Deadly twin suicide attack hits central Baghdad

More than 100 wounded after commercial area in centre of Iraqi capital hit by explosions, death toll likely to rise.

Mourners gather near the coffin of a man, who was killed in a twin suicide bombing attack in a central Baghdad market, during a funeral in Najaf, Iraq [Alaa Al-Marjani/Reuters]

At least 32 people have been killed and 110 wounded in a rare twin suicide bombing that tore through a busy area of central Baghdad on Thursday morning, Iraqi officials said.

Ministry of Defence Spokesperson Yahya Rasool told Al Jazeera one of the two perpetrators lured a crowd of people towards him in a market in the central Tayaran Square by feigning illness, only to detonate his explosives.

The second bomber struck as people helped victims of the first attack, Rasool said.

The attack is the first twin bombing in Baghdad since January 2018, when 35 people were killed and 90 injured in the same square that was targeted on Thursday.

RECORDS SHOWN.
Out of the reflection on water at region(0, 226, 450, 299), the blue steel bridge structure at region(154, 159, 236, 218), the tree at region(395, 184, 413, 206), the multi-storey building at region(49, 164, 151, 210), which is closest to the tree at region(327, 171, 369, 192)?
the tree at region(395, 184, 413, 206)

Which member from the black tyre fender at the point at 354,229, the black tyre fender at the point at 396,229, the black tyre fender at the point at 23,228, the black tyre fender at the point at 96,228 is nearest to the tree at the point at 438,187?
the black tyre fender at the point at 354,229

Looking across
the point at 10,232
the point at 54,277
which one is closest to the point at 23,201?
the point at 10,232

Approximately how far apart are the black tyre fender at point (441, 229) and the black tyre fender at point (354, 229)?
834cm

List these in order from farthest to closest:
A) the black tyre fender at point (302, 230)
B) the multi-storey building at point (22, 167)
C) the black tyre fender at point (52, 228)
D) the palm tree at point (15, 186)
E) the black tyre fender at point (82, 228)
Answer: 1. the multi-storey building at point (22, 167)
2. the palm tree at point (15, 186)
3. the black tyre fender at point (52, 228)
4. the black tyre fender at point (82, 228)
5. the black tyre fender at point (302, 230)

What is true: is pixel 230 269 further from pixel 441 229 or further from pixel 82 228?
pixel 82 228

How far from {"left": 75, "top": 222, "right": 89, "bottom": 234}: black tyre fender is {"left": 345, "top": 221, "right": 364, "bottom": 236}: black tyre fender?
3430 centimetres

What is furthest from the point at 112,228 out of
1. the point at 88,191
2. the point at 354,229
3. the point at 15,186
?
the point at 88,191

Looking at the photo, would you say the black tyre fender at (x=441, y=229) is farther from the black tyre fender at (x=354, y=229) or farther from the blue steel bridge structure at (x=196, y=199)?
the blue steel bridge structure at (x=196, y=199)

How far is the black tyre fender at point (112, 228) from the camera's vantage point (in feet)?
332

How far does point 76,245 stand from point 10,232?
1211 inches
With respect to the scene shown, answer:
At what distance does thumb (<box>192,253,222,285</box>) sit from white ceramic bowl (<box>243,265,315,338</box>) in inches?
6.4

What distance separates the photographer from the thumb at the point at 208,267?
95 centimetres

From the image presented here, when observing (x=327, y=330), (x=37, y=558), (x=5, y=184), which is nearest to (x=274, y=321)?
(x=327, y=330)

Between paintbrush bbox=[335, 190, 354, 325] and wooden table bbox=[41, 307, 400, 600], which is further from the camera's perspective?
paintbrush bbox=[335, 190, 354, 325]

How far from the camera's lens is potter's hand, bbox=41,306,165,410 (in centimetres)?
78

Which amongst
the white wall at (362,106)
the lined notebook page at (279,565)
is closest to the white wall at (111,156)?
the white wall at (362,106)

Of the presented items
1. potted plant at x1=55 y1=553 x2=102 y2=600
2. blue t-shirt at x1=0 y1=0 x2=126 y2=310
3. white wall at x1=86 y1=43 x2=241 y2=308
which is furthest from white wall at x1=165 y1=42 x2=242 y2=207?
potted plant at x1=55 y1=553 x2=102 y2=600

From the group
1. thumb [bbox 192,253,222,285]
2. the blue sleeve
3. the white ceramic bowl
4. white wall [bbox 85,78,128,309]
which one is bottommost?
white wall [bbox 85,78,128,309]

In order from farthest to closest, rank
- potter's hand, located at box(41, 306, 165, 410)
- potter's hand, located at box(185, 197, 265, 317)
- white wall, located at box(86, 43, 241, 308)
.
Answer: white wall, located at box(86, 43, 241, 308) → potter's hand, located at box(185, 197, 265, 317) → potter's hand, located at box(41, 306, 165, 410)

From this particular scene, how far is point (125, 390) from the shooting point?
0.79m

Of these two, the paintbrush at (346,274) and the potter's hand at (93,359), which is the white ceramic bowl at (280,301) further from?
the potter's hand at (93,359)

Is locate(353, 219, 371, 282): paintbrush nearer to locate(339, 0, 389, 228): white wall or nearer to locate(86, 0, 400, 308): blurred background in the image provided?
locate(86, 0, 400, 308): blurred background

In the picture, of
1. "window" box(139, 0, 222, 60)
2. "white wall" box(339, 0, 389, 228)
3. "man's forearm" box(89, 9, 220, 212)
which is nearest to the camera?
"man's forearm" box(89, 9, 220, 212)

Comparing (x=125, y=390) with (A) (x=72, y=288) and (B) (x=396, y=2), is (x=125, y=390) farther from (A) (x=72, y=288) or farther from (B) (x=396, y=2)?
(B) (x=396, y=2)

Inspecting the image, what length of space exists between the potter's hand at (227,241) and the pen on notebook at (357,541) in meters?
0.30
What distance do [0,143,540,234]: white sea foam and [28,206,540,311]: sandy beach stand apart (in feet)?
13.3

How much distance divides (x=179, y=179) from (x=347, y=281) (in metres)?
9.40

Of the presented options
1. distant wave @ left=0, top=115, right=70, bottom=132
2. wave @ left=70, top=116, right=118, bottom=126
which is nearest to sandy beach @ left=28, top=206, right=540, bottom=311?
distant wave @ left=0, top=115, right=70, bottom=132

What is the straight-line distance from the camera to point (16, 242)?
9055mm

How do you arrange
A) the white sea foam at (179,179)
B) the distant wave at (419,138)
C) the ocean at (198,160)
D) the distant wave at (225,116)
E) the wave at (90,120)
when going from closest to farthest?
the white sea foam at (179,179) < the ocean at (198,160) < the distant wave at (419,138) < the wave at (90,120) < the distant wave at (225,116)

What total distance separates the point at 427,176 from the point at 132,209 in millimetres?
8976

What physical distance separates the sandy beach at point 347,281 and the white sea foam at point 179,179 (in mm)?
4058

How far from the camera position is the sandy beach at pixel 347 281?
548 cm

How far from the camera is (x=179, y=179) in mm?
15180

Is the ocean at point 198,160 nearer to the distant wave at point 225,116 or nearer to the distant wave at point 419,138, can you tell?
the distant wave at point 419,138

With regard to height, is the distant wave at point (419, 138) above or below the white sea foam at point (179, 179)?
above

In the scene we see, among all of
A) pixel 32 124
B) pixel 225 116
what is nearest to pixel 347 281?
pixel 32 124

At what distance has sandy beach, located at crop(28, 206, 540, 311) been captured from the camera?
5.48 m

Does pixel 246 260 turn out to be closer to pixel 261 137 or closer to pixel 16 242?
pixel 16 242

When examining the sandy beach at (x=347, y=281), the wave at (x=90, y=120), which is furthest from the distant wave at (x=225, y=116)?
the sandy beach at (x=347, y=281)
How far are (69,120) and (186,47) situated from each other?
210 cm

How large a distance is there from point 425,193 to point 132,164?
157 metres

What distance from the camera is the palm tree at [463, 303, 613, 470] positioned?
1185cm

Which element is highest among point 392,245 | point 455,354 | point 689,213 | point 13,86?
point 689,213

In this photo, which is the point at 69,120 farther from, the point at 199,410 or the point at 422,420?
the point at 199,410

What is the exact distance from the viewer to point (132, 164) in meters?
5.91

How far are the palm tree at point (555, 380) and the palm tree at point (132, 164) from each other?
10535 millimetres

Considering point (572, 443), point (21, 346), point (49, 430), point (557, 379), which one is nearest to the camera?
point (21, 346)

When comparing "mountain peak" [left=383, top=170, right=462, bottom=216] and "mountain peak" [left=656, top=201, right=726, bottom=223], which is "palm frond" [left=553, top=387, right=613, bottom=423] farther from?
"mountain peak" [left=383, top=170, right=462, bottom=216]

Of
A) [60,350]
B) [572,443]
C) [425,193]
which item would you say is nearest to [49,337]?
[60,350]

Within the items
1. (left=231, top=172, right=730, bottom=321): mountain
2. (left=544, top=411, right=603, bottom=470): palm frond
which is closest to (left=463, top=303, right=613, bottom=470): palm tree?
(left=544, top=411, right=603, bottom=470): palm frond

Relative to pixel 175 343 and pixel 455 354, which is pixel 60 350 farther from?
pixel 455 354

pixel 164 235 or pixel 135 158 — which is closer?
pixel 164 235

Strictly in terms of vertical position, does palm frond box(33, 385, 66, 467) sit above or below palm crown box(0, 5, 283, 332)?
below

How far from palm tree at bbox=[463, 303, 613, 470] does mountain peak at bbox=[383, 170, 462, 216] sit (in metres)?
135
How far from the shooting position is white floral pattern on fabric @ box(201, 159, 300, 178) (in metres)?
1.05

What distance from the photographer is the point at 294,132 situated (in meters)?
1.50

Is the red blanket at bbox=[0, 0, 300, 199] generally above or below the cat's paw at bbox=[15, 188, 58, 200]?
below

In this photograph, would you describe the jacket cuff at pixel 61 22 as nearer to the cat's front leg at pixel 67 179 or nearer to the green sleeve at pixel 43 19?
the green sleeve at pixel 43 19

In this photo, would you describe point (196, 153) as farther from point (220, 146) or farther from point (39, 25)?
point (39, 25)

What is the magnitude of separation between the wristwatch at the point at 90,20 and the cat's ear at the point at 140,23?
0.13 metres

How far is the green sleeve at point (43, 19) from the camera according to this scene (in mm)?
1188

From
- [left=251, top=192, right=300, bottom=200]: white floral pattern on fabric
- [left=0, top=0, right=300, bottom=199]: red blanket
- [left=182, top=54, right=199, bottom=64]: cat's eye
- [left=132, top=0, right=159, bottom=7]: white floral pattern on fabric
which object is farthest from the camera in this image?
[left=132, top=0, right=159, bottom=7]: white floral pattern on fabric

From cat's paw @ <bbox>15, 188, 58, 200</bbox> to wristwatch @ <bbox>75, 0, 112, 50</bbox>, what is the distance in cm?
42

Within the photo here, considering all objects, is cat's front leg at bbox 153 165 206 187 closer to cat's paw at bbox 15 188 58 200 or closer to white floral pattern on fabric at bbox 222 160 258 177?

WORK TASK A. According to the report on the Baghdad bombing, how did one of the two attackers draw a crowd toward himself?
WORK TASK B. Return everything in the Baghdad bombing report from "At least 32" down to "attack, Rasool said.", copied without any change.
WORK TASK C. Take the report on the Baghdad bombing further, beginning after its final sentence.
The records bear no relation to the text.

RESULT A. He pretended to be ill.

RESULT B.
At least 32 people have been killed and 110 wounded in a rare twin suicide bombing that tore through a busy area of central Baghdad on Thursday morning, Iraqi officials said.

Ministry of Defence Spokesperson Yahya Rasool told Al Jazeera one of the two perpetrators lured a crowd of people towards him in a market in the central Tayaran Square by feigning illness, only to detonate his explosives.

The second bomber struck as people helped victims of the first attack, Rasool said.

RESULT C.
Videos from Thursday’s attack show scenes of chaos, with people running for cover and bodies strewn across pavements and the road.

The health ministry said the capital’s hospitals were being mobilised to treat the wounded. While officials suggested the death toll is likely to rise as many of those injured in the attack are in critical condition.

No one immediately took responsibility for the attack.

Iraqi security forces guard the site of the attacks in Baghdad, Iraq [Thaier al-Sudani/Reuters]

But Sajad Jiyad, an Iraq analyst and fellow at The Century Foundation think-tank, told Al Jazeera: “This kind of attack bears the hallmark of ISIS [ISIL] who have targeted crowded civilian areas in Baghdad with suicide attacks many times in the past.”

“This shows a security failure by the government who have been warned that ISIS is still active and in recent days have seen it target infrastructure and rural areas with similar attacks,” said Jiyad.

“For Iraqis, this is a worrying development which saps confidence in the security forces and adds to the level of tension already present with geopolitical, economic and pandemic issues,” he said.

Iraq declared ISIL defeated at the end of 2017 after a fierce three-year campaign.

But ISIL attacks across the country have been on the rise again over the past year, particularly in northern Iraq where sleeper cells are still active.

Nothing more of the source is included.